Poseł PO Konstanty Miodowicz nie żyje

Po ciężkiej chorobie w szpitalu MSW w Warszawie zmarł znany poseł PO i przewodniczący sejmowej komisji ds. służb specjalnych Konstanty Miodowicz.

Publikacja: 23.08.2013 15:42

Konstanty Miodowicz

Konstanty Miodowicz

Foto: Fotorzepa, MW Michał Walczak

"Prezydent ze smutkiem przyjął wiadomość o śmierci Konstantego Miodowicza, zasłużonego działacza antykomunistycznej opozycji, w wolnej Polsce jednego z najbardziej zasłużonych twórców służb specjalnych demokratycznego państwa, parlamentarzysty pięciu kadencji Sejmu" -  podała Kancelaria Prezydenta.

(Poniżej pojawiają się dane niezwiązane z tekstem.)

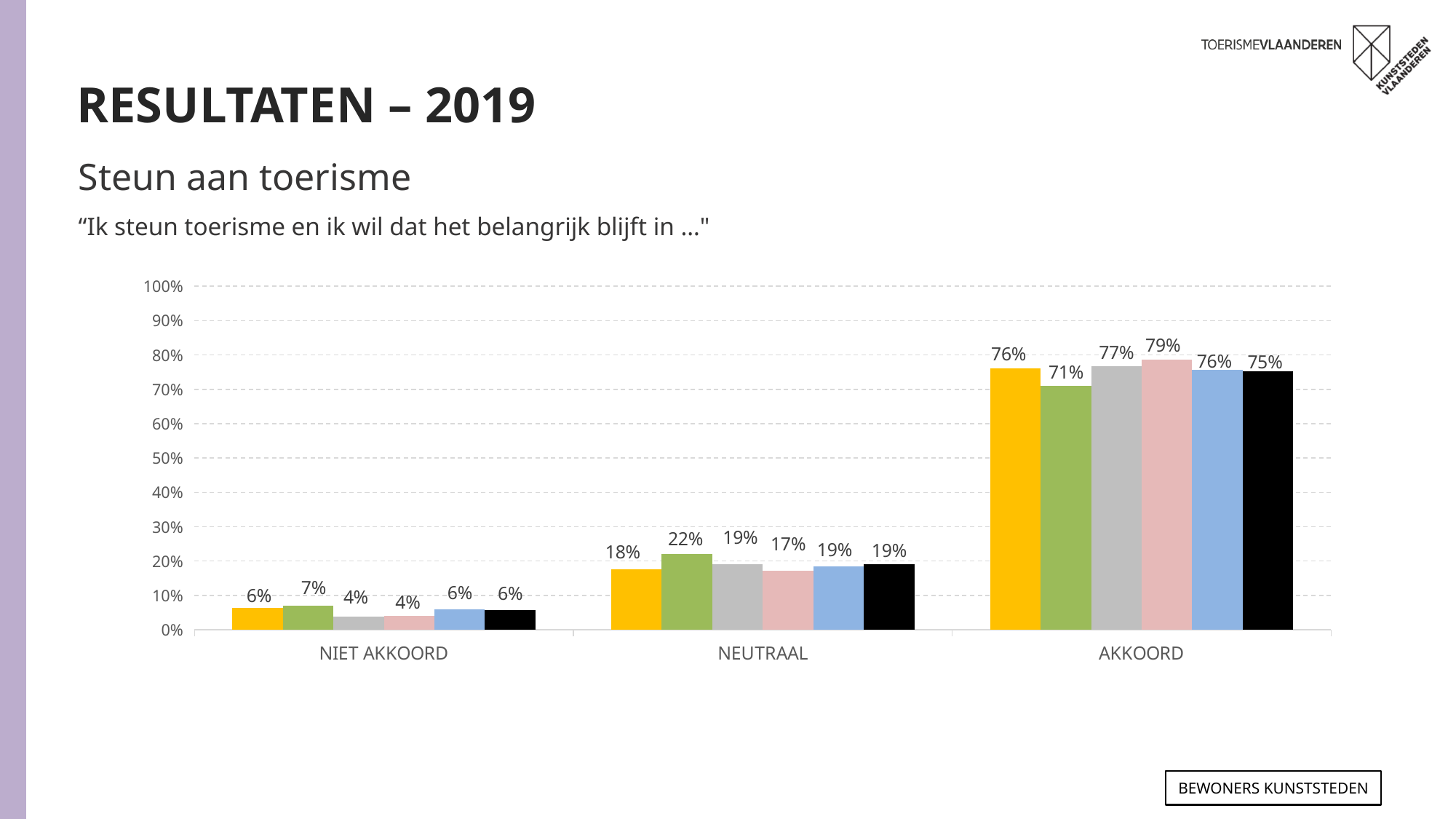
What kind of chart is shown on the slide? bar chart Which bar has the highest value in the AKKOORD category? the pink bar (79%) What is the value of the black bar for AKKOORD? 75% What is the value of the green bar for NEUTRAAL? 22% Is the value of the grey bar for AKKOORD greater or less than 70%? greater How many categories are shown on the x axis of the chart? 3 What is the value of the pink bar for NIET AKKOORD? 4% How many bars are shown for each category on the x axis? 6 What is the difference between the pink bar and the green bar in the AKKOORD category? 8% What is the value of the yellow bar for AKKOORD? 76% Which bar has the lowest value in the AKKOORD category? the green bar (71%) Which is larger in the NEUTRAAL category: the green bar or the pink bar? the green bar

W ocenie Bronisława Komorowskiego Konstanty Miodowicz "był znakomitym przykładem państwowca, człowieka rzetelnego, uczciwego, dla którego udział w życiu politycznym nie był drogą do osobistej kariery, ale pełną poświęcenia służbą Polsce".

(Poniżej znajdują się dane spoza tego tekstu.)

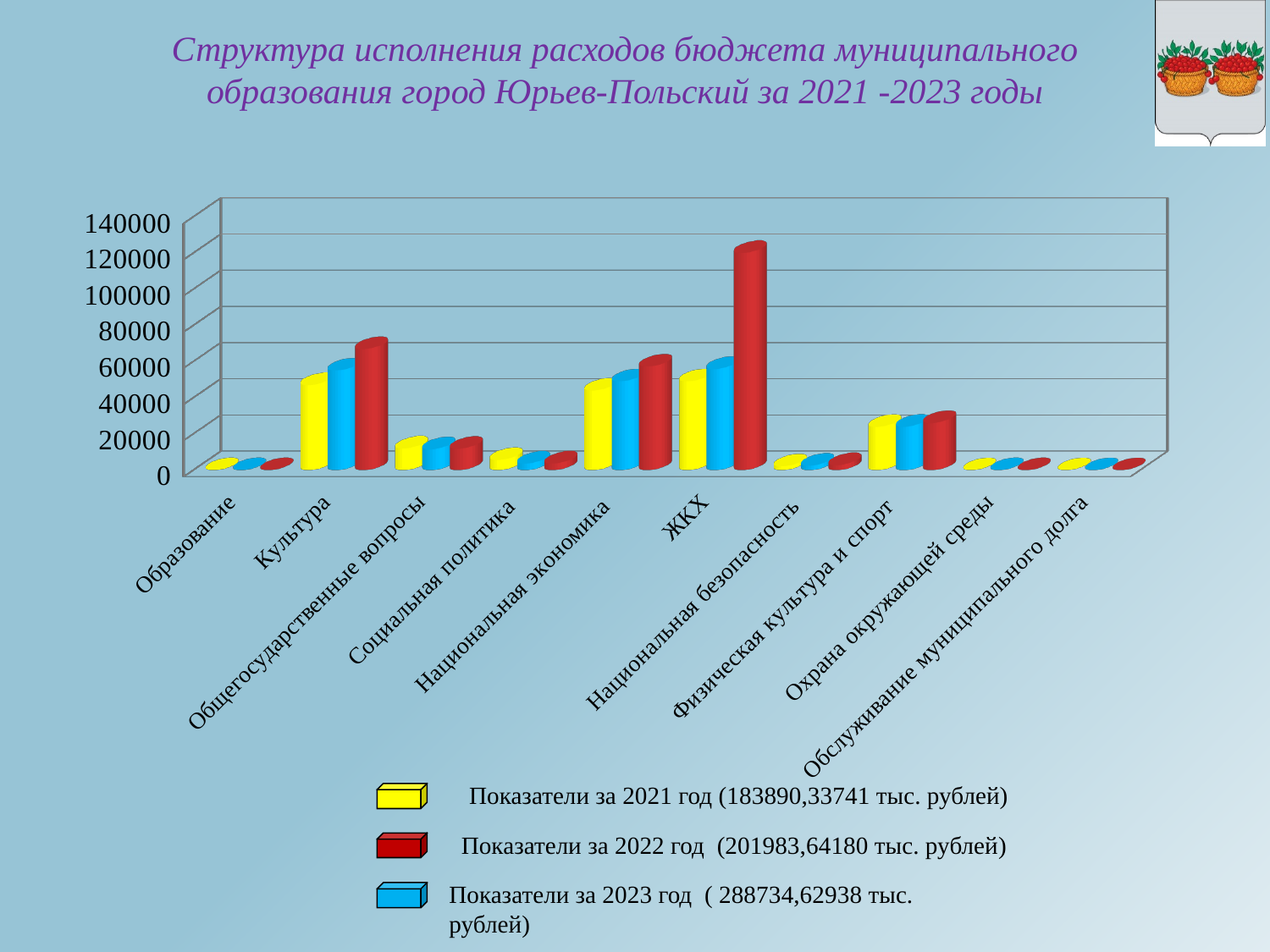
According to the legend, what total is given for the 2023 indicators? 288734,62938 тыс. рублей Is the red bar for ЖКХ greater or less than 100000? greater Is the yellow bar for Культура greater or less than 40000? greater Which category has the tallest bar in the chart? ЖКХ Which category has larger bars, Культура or Образование? Культура How many expenditure categories are shown along the x axis of the chart? 10 Are the bars for Физическая культура и спорт greater or less than 40000? less What is the title of the slide containing the chart? Структура исполнения расходов бюджета муниципального образования город Юрьев-Польский за 2021 -2023 годы Which category has larger bars, Национальная экономика or Социальная политика? Национальная экономика What kind of chart is shown on the slide? bar chart How many series does the legend list? 3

- Zmarł wielki patriota, człowiek wielkiego serca, znawca służb i autorytet w tym środowisku. Od wczesnej młodości służył idei niepodległości Polski nie zważając na osobiste koszty, jakie poniósł, bo przecież przez wiele lat był więziony przez komunistyczną władzę. Jego odejście to ogromna strata dla Polski - mówi „Rz" Wojciech Brochwicz, wiceminister spraw wewnętrznych i administracji w rządzie Jerzego Buzka.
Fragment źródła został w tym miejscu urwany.